*DIRECTIONS FOR THIS TASK*
Reproduce the material below word for word, from the line containing "Is [358,418] closer" through the line containing "30.4 inches", including both of those lines.

*DATASET ROWS*
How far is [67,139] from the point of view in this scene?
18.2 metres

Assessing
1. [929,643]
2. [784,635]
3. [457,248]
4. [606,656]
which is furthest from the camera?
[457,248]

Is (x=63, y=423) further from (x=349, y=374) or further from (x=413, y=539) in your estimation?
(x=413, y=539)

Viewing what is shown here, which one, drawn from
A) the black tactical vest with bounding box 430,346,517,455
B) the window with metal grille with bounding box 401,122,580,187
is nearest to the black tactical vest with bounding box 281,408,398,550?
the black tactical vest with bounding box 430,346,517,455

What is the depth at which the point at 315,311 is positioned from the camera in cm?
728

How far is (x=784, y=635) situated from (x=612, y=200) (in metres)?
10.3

==

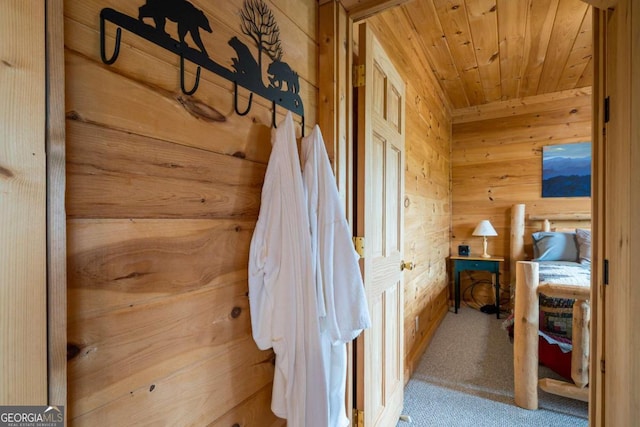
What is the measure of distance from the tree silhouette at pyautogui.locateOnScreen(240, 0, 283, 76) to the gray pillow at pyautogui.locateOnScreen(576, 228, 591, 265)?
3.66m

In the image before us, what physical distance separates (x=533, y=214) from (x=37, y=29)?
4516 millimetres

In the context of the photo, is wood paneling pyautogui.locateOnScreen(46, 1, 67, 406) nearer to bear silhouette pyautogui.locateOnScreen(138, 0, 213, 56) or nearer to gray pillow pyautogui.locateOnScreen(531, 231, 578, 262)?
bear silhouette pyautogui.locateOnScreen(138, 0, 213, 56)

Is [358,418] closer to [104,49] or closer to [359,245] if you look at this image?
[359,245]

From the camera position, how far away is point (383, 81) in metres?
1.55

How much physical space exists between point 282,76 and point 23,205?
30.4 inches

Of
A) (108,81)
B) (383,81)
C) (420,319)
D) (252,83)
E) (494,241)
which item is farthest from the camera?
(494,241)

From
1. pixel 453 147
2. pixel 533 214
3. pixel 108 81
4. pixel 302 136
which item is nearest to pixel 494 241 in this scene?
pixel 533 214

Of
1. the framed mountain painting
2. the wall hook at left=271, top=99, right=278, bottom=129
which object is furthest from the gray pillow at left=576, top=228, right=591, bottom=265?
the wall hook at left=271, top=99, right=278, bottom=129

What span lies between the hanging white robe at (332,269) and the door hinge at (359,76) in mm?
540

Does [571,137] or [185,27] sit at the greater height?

==

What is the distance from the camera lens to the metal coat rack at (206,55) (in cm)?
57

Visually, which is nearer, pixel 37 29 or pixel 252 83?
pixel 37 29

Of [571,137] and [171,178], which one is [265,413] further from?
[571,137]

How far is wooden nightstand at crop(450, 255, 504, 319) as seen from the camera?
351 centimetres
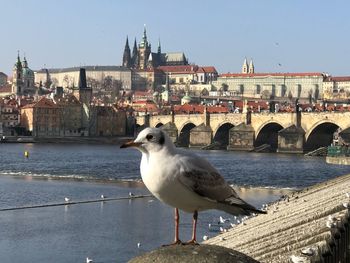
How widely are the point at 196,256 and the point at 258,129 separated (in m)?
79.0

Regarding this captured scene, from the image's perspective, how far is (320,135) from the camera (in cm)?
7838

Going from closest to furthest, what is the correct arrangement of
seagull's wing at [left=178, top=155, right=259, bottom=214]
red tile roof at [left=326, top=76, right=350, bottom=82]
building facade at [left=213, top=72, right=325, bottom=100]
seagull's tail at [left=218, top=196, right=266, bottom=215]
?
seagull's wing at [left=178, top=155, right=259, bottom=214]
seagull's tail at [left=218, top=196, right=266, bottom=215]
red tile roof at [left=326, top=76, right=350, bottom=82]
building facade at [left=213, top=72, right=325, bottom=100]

*CORRECT OUTPUT*
Is [358,418] closer to [104,49] or closer to [359,245] if you look at this image?
[359,245]

From the camera position, how far away is point (383, 81) in metres?
1.55

How much physical space exists between point 282,76 and point 23,205?
30.4 inches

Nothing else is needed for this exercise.